A retrospective article on the website GameSpot titled "History of Advanced Dungeons & Dragons" commented that "in terms of gameplay and structure, Curse of the Azure Bonds followed its predecessor more or less directly, though it broadened the path considerably". The reviewer mentioned that the game system benefited from material that had been missing from Pool of Radiance, such as the ability for clerics and magic-users to attain higher character levels, the ability to enlist characters of paladin and ranger character classes, and the option for human characters to become dual-class characters.

In the 2003 book High Score!: The Illustrated History of Electronic Games, Rusel DeMaria and Johnny Wilson related that SSI ran into a play balance dilemma by allowing players to import experienced characters from Pool of Radiance.

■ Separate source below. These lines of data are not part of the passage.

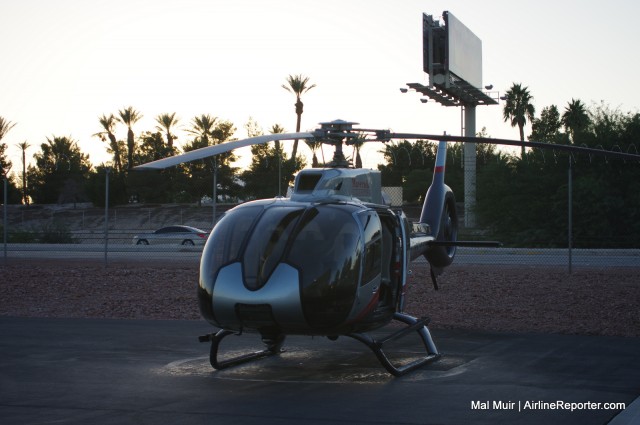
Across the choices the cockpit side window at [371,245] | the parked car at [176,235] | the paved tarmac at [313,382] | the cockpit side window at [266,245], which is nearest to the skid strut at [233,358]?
the paved tarmac at [313,382]

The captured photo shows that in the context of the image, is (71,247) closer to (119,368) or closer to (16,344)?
(16,344)

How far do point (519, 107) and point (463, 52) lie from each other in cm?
3519

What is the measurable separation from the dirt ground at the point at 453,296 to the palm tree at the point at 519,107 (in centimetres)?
6205

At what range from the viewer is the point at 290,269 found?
8906mm

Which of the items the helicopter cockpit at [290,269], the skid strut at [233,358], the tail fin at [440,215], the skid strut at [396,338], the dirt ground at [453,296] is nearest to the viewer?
the helicopter cockpit at [290,269]

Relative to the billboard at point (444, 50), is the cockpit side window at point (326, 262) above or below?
below

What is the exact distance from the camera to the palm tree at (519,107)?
271 ft

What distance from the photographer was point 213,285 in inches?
360

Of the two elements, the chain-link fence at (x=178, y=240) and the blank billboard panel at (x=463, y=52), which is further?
the blank billboard panel at (x=463, y=52)

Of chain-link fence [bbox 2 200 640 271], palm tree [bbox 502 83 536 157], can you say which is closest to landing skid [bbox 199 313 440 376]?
chain-link fence [bbox 2 200 640 271]

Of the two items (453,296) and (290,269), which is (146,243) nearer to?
(453,296)

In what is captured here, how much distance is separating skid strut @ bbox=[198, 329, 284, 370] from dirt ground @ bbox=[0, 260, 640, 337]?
175 inches

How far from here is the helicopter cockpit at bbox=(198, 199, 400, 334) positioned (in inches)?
347

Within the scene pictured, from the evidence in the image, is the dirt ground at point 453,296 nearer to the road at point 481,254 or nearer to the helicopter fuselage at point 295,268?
the road at point 481,254
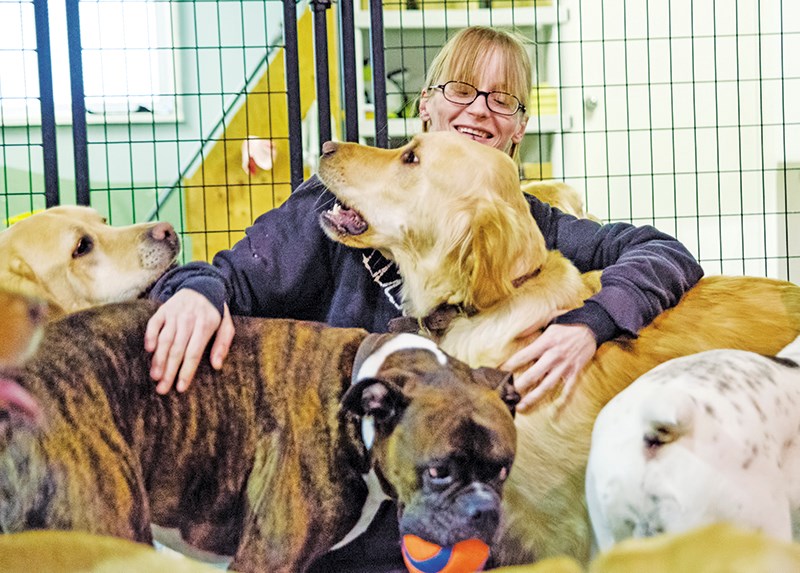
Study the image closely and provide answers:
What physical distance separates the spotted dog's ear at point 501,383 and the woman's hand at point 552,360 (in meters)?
0.05

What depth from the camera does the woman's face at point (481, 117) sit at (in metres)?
1.31

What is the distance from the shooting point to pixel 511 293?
1.03 meters

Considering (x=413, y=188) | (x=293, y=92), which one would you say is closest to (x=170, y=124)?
(x=293, y=92)

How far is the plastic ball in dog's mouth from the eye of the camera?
81 cm

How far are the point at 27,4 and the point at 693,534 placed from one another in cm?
132

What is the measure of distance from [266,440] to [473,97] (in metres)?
0.67

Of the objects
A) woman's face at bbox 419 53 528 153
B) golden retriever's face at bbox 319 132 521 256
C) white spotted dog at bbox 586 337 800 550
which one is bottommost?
white spotted dog at bbox 586 337 800 550

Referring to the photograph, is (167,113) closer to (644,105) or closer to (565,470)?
(565,470)

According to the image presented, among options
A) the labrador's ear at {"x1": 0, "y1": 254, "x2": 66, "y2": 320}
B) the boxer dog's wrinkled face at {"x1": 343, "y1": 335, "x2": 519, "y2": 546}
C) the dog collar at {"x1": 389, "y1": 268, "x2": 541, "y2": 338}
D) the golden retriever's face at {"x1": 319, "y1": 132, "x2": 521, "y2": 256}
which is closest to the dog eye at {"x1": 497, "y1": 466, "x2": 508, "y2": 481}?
the boxer dog's wrinkled face at {"x1": 343, "y1": 335, "x2": 519, "y2": 546}

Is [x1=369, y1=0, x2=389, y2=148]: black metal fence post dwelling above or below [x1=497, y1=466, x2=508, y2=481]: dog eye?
above

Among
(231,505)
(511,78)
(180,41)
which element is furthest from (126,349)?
(180,41)

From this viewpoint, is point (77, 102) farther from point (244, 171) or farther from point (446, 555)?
point (446, 555)

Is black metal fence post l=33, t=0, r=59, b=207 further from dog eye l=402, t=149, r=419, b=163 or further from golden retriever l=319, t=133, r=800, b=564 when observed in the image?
dog eye l=402, t=149, r=419, b=163

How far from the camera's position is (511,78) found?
1324 mm
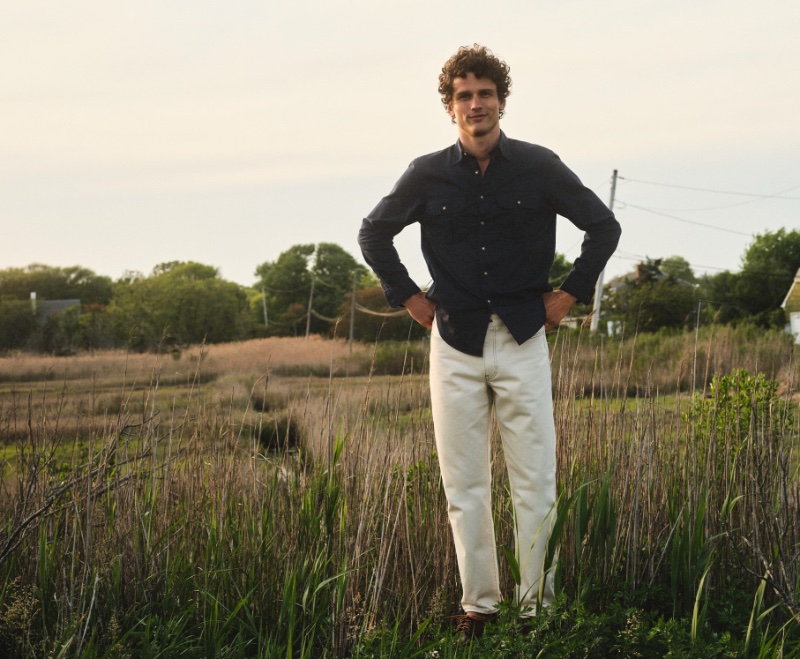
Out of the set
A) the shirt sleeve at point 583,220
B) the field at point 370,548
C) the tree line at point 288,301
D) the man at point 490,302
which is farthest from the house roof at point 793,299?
the man at point 490,302

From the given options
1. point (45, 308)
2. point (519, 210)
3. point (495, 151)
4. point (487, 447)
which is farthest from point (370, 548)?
point (45, 308)

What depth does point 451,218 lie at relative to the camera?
3275mm

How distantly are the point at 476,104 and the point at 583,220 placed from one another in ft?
1.76

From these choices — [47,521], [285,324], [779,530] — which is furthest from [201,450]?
[285,324]

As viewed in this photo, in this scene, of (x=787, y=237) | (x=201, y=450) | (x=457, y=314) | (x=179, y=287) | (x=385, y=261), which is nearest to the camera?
(x=457, y=314)

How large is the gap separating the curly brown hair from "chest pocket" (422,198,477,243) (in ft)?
1.25

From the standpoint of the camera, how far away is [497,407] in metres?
3.18

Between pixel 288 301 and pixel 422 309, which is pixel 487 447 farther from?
pixel 288 301

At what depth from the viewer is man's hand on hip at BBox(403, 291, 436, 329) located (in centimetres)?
332

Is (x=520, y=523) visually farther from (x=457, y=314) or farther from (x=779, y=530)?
(x=779, y=530)

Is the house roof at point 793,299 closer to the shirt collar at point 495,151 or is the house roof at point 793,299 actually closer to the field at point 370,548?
the field at point 370,548

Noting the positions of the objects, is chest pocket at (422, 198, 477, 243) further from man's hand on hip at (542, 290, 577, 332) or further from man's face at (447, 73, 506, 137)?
man's hand on hip at (542, 290, 577, 332)

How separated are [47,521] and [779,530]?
2.72 metres

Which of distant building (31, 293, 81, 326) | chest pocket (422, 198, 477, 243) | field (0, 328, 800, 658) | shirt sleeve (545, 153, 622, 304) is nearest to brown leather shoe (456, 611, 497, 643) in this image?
field (0, 328, 800, 658)
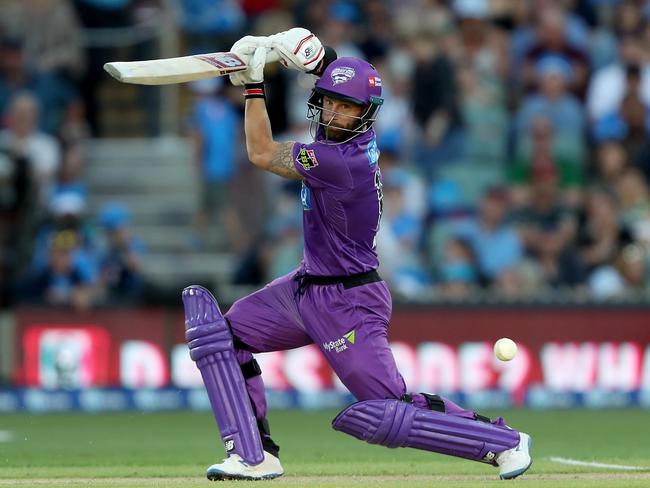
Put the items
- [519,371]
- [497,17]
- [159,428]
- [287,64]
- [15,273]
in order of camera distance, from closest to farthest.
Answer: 1. [287,64]
2. [159,428]
3. [519,371]
4. [15,273]
5. [497,17]

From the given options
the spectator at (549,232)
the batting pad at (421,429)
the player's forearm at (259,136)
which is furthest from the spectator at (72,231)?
the batting pad at (421,429)

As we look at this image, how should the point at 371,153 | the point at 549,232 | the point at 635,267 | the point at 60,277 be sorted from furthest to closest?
the point at 549,232
the point at 635,267
the point at 60,277
the point at 371,153

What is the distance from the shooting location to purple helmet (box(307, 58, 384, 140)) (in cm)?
754

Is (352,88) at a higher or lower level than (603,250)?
higher

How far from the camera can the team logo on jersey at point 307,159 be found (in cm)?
746

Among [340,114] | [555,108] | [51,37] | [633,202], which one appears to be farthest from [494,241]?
[340,114]

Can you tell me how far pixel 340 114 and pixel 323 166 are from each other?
1.03 feet

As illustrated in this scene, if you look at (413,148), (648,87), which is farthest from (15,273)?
(648,87)

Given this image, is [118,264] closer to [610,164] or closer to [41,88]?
[41,88]

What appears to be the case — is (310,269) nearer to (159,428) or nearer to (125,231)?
(159,428)

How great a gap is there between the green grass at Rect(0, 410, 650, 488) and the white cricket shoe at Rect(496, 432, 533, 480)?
3.2 inches

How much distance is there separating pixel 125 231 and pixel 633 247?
4915 mm

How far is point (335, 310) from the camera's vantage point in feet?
25.1

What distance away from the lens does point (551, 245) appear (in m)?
14.3
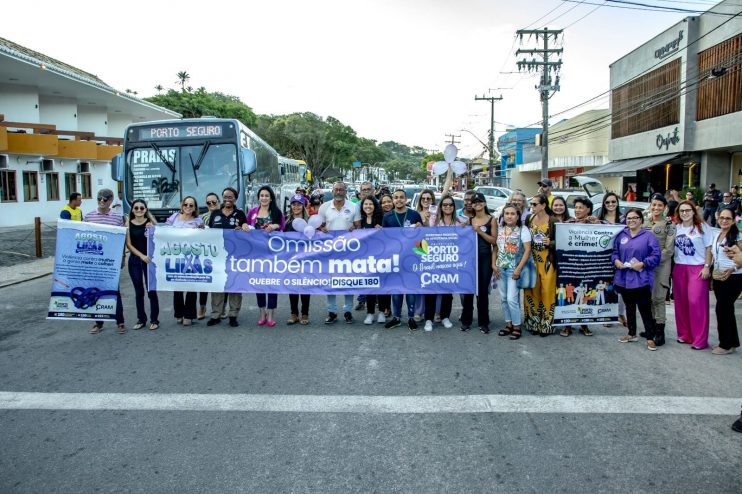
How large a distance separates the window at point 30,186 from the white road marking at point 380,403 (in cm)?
2557

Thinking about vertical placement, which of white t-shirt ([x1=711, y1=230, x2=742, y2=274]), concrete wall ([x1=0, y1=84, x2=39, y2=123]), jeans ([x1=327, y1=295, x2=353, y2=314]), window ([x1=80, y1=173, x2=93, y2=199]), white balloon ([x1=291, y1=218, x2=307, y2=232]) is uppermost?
concrete wall ([x1=0, y1=84, x2=39, y2=123])

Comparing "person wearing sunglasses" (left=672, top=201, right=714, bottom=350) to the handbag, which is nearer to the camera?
"person wearing sunglasses" (left=672, top=201, right=714, bottom=350)

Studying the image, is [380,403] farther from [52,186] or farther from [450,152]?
[52,186]

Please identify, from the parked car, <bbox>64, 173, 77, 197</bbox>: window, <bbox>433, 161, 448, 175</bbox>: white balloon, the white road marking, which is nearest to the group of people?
<bbox>433, 161, 448, 175</bbox>: white balloon

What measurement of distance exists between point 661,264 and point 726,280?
784mm

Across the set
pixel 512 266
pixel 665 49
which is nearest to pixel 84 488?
pixel 512 266

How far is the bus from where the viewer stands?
489 inches

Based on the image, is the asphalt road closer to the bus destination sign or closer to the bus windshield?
the bus windshield

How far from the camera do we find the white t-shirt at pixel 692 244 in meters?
6.90

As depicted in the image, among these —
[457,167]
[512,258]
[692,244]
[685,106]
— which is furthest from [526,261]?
[685,106]

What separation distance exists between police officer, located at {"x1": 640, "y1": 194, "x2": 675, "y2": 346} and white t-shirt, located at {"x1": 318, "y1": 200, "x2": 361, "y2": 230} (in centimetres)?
379

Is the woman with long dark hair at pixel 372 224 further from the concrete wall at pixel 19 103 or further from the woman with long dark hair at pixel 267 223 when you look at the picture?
the concrete wall at pixel 19 103

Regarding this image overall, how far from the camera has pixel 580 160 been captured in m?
43.1

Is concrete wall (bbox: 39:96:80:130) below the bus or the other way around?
the other way around
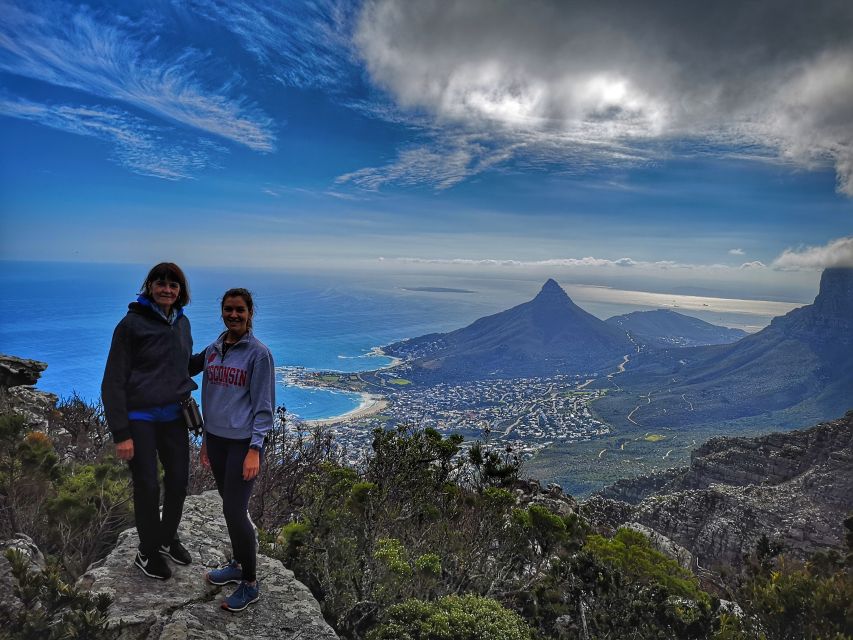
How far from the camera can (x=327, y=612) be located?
4.36 meters

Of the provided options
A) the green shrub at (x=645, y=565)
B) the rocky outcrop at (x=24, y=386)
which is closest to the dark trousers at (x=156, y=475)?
the green shrub at (x=645, y=565)

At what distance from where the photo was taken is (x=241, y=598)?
336 cm

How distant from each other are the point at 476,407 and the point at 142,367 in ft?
269

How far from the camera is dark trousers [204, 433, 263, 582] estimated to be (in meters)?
3.30

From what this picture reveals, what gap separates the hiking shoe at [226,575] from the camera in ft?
11.5

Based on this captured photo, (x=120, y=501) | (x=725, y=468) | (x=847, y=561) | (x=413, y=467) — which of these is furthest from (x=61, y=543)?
(x=725, y=468)

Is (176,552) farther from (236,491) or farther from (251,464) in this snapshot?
(251,464)

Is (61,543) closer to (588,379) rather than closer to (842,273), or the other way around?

In order to make the game playable for both beginners and players with built-up characters, the designers had most of the characters' weapons and equipment stolen at the beginning of the game. SSI received criticism for this decision, and had to come up with new solutions to balance play in future games.

In a retrospective review in 2004, the website GameSpy commented that Azure Bonds was a worthy addition to the series, and was, in many aspects, superior to its predecessor.

Review scores
| Publication | Score |
|---|---|
| Dragon | 5/5 (DOS) |
| Amiga Action | 72% (Amiga) |
| CU Amiga-64 | 89% (Amiga) |
| .info | 4/5 (Amiga) |
| The Games Machine | 90% |
| Zzap!64 | 86% (C64) 71% (Amiga) |
| Amiga Joker | 74% (Amiga) |
| Games International | 4/5 (PC) |

Award
| Publication | Award |
|---|---|
| Origins Award | Best Fantasy or Science Fiction Computer Game of 1989 |

==Awards==
At the 1990 Origins Awards, the game was awarded Best Fantasy or Science Fiction Computer Game of 1989.